(YOUR ASSIGNMENT)
Below are records with pictures in them. Output exactly the lines from the one with "3 bedrooms Villa" through the one with "AMIRAH My BABY", both included, and leave every picture out; give only those lines.

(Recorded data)
::::
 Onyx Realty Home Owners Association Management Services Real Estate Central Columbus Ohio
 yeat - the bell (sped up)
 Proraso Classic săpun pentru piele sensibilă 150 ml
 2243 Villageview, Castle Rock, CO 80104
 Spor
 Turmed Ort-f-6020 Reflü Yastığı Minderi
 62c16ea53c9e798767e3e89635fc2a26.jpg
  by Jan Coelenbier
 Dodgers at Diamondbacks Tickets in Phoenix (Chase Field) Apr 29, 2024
::::
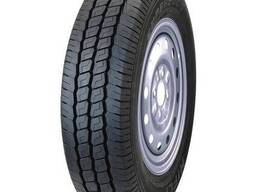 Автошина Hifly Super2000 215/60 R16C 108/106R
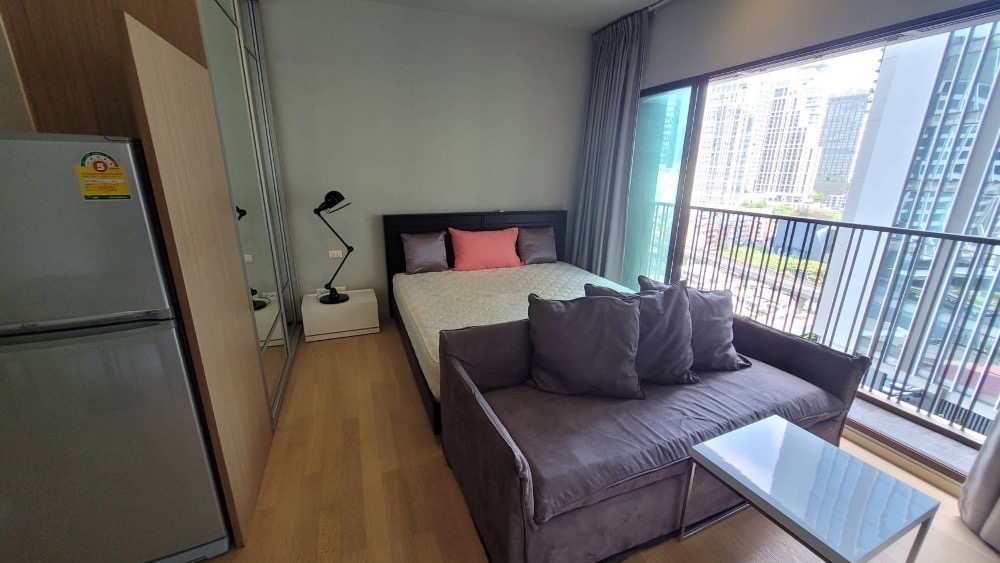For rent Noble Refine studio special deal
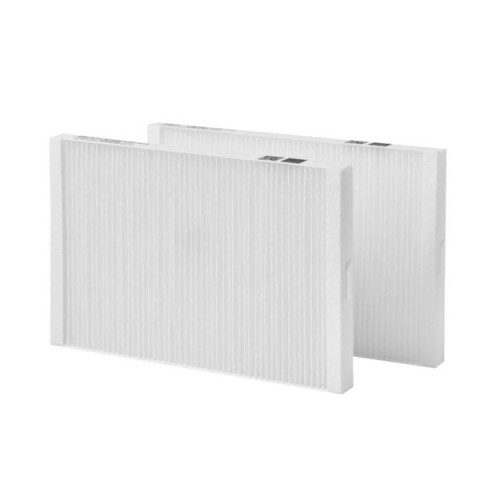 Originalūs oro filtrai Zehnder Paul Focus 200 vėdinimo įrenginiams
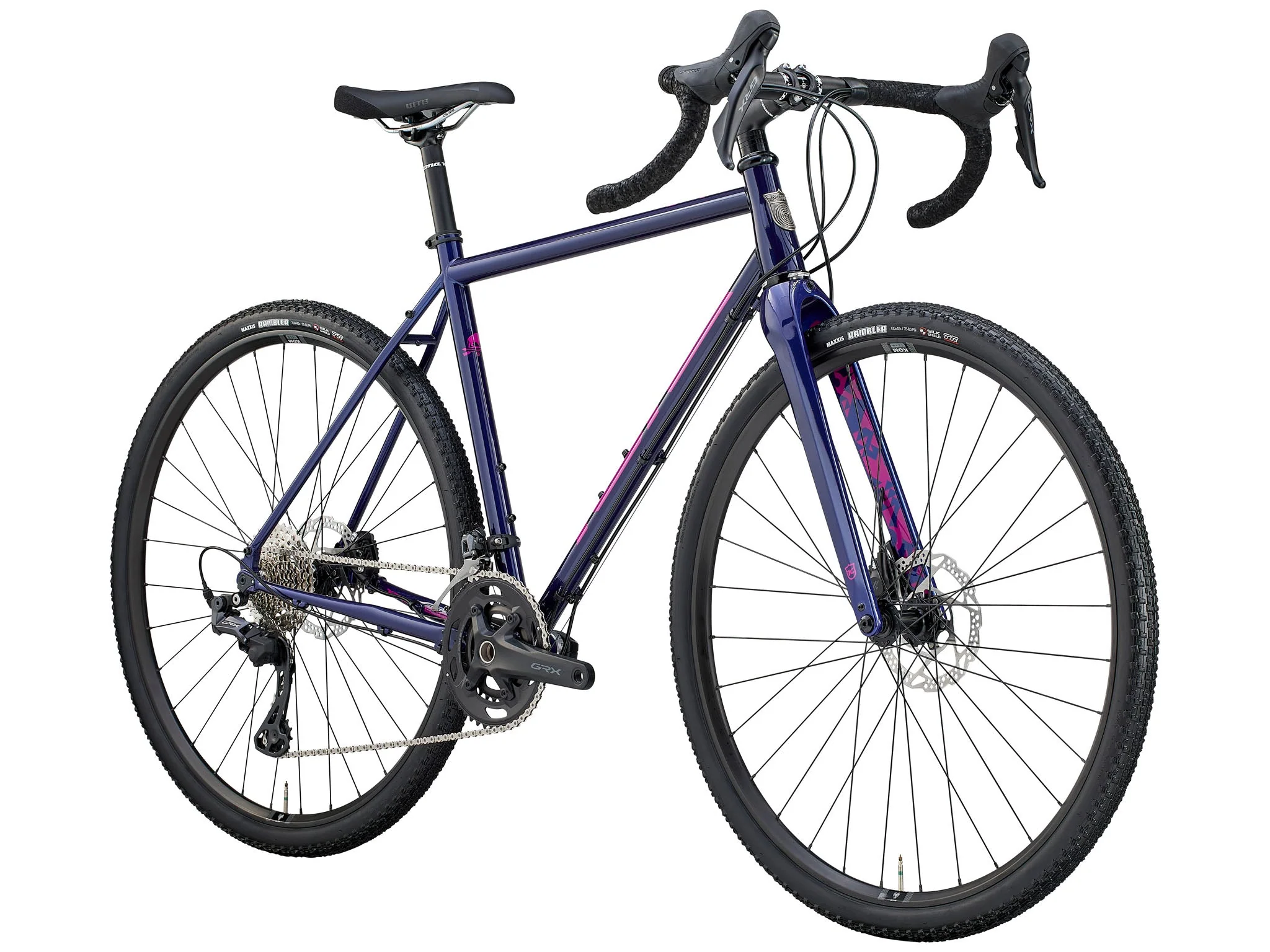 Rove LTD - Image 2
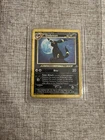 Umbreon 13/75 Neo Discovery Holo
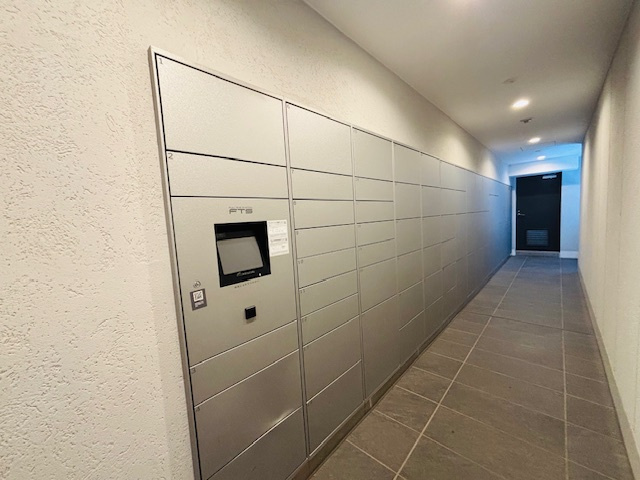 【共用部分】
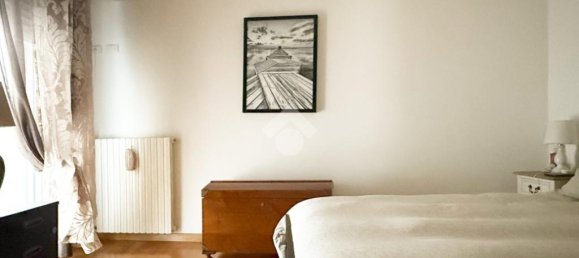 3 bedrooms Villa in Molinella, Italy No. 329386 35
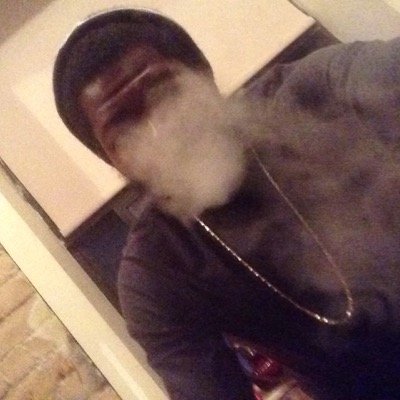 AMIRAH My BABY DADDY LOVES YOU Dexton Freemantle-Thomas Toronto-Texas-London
::::
(SOLUTION TO THE EXERCISE)
 3 bedrooms Villa in Molinella, Italy No. 329386 35
 AMIRAH My BABY DADDY LOVES YOU Dexton Freemantle-Thomas Toronto-Texas-London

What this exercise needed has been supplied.